An interesting discussion came up in a recent code review. Looking over the OOP implementation of a menu class, a colleague remarked that classes should always be designed open for extension and closed for modification. Sounds right, as it reflects generally accepted OOP practices. The open-closed principle, the “O” in SOLID, is an essential principle of sound object-oriented design. You probably already knew that. Here is the initial design of that class.

class Menu {
private constructor()

static createForUser(user: User) : Menu
static createForLegacyUser(user: LegacyUser): Menu

public getThisMenu(): MenuData
public getThatMenu(): MenuData
public getAnotherMenu(): MenuData
}

The menu class can be instantiated in two different ways, either with a regular user or with a legacy user. Both user objects provide authorization via ACL. The menu class has several getters that return different menus. The dynamically created MenuData contains only the menu options the user has access to. The private implementation methods are omitted. These perform authorization using the user objects and also translate the menu items into the user’s UI language. The menus themselves are configured in external YAML files and their structure can be changed as long the expected YAML format is maintained.

As you can gather from the design, this class is not designed with extension in mind. It is possible to add other menus, but only by extending it and adding a getYetAnotherMenu() method. Unfortunately, inheritance is not very practicable here. Extending for other types of users isn’t possible at all, because the respective authorisation code would have to be added to the implementation. Let’s summarise:

  1. Very easy: adding or removing menu options and sub menus to the existing menus
  2. Possible, but not that easy: adding or removing menus
  3. Not possible: adding other types of users

An obvious weakness of the above design is the redundancy in the getters and the fact that the menus themselves are fixed. This can be improved quite easily:

class Menu {
private constructor()
static createForUser(user: User) : Menu
static createForLegacyUser(user: LegacyUser): Menu

public getMenu(menuIdentifier: string): MenuData
}

Instead of invoking it with menu = Menu.createForUser(user).getThisMenu() to obtain menu data, this class is now invoked with menu = Menu.createForUser(user).getMenu(‘thisMenu’). The identifier is associated with the respective YAML file from which the menu data structure is created. Let’s summarise again:

  1. Very easy: adding or removing menu options and sub menus to the existing menus
  2. Very easy: adding or removing menus
  3. Not possible: adding other types of users

At this point, I was quite happy with the simplicity and flexibility of the design. We’ve made it both easy to extend menu options as well as menus themselves. My colleague, however, wasn’t happy. He insisted that the open-closed principle must also be applied to user types. And this is where it gets philosophical. Of course, it is possible to do that. But it requires significant changes and a further abstraction. We need to remove the authorisation implementation from the menu class, create an Authoriser interface and provide Authoriser classes for regular users and legacy users that implement Authoriser.

class Menu {
static create(authoriser: Authoriser) : Menu
public getMenu(menuIdentifier: string): MenuData
}

interface Authoriser {
boolean authorise(role: AclRole)
}

class RegularUserAuthoriser implements Authoriser {
constructor(user: User)
authorise(role: AclRole)
}

class LegacyUserAuthoriser implements Authoriser {
constructor(user: LegacyUser)
authorise(role: AclRole)
}

Why philosophical? Because, while this is a textbook implementation of the open-closed principle, we have never added any other user types in years. The system has only two types of users: regular users and legacy users. The likelihood of having other types of users in future is almost nil. This raises two questions: First, is the cost of extensibility and extra abstraction justified? This change obviously makes the code more complex. Second, how do you know what kind of extensibility will be required in future?

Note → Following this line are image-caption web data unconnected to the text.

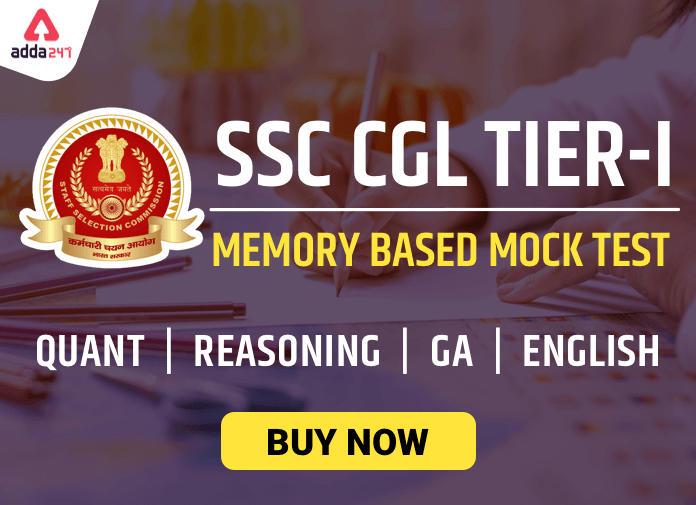 CGL परीक्षा के लिए SSC CGL Tier 1 मॉक टेस्ट : क्वांट, रीजनिंग, GA, इंग्लिश_40.1
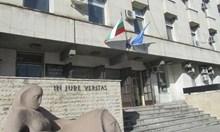 Увеличиха присъдата на младеж за убийството на таксиджия от Русе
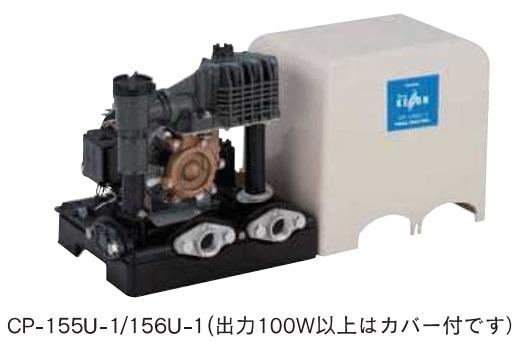 【最安値挑戦中!最大25倍】テラル CP-156U-1 浅井戸用非自動式ポンプ(CP形) 単相100V (60Hz用)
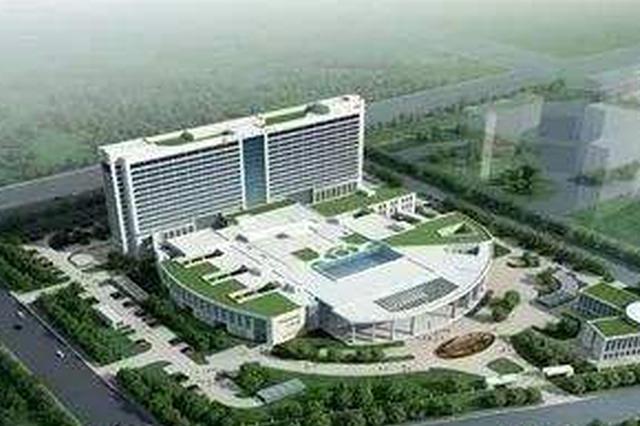 一中心新院預計明年10月底竣工 改善接診條件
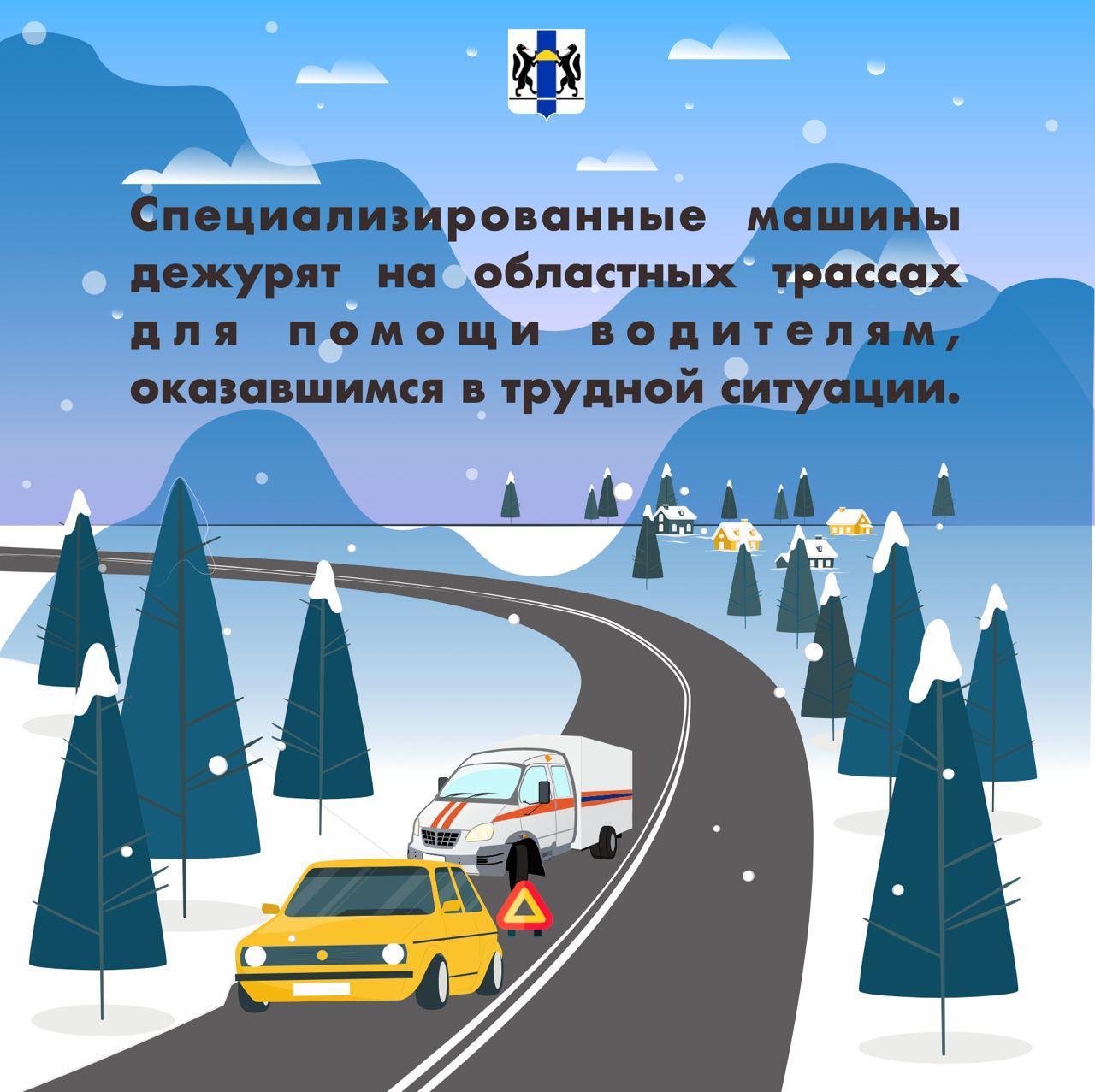 фото Кто поможет в мороз на трассе: полезная информация в картинках от новосибирского правительства 3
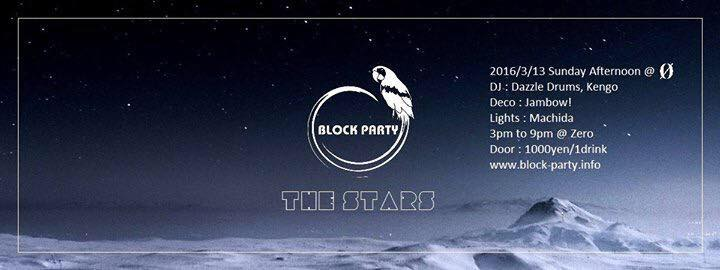 "Block Party ""The Stars"""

I would answer the first question with “no”. It is not worthwhile complicating the design to achieve extensibility if this extensibility is not needed. Doing so would constitute a YAGNI antipattern. YAGNI stands for “you aren’t gonna need it” and originates from the core principles of extreme programming (XP). According to XP, features should be implemented as simple as possible and without making unwarranted assumptions about future use cases. This is very much related to the KISS principle, which in turn has its foundation in philosophy: Occam’s razor and the law of parsimony. In practical terms: the simplest implementation for a given requirement is the best implementation.

If you paid attention, you might already see the dilemma. There seems to be a contradiction between YAGNI and the open-closed principle. If we design a class that is open for extension and closed for modification, this usually means we have to define additional interfaces that formalise the extensible behaviour. This is to say, the open-closed principle results in increased complexity, contradicting KISS, YAGNI and Occam’s razor. So, what should we do?

Consider the second question we have asked before: how do you know what kind of extensibility will be required in future? Simply speaking, if you don’t know, then don’t build it. Classes usually contain more than a sinlgle dependency and a single behaviour. Designing extensibility into each dependency and behaviour is a very bad idea, because it would make the design extremely complex. The open-closed principle should be applied in situations where the need for extensibility is either established or very likely. The “O” in SOLID must not be applied indiscriminately..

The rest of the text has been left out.